Lay out the lines of the records as a JSON list of strings, one string per line, leaving out blank lines. Start at the line containing "How large is" and include every line through the end of the records.

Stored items
*-*-*

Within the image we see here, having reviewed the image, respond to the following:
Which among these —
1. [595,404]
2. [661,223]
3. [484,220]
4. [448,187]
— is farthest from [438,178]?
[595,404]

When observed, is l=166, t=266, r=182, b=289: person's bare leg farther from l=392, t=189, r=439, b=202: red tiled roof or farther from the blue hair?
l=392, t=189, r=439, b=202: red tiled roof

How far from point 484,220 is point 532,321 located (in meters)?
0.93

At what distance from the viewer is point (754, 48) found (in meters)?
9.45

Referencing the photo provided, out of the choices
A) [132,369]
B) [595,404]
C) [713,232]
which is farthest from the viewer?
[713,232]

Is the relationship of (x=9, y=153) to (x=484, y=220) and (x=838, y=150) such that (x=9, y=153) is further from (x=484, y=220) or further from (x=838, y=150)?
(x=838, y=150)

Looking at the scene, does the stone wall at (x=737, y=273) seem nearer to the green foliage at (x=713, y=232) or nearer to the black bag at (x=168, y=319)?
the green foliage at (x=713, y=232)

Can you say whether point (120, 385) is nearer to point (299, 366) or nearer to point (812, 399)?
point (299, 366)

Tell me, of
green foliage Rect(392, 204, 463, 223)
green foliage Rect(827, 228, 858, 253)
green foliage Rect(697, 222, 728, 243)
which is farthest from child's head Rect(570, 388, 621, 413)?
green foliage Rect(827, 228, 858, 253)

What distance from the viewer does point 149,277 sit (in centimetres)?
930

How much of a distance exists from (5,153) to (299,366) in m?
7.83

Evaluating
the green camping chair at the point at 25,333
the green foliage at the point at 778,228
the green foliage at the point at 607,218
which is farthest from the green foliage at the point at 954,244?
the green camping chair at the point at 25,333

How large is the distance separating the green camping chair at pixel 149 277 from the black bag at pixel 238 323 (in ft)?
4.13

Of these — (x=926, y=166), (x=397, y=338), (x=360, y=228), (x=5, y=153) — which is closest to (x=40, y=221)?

*-*-*

## Result of the task
[
  "How large is the distance separating the green camping chair at pixel 149 277 from the black bag at pixel 238 323 (in ft)?",
  "4.13",
  "Of these — (x=926, y=166), (x=397, y=338), (x=360, y=228), (x=5, y=153) — which is closest to (x=40, y=221)?"
]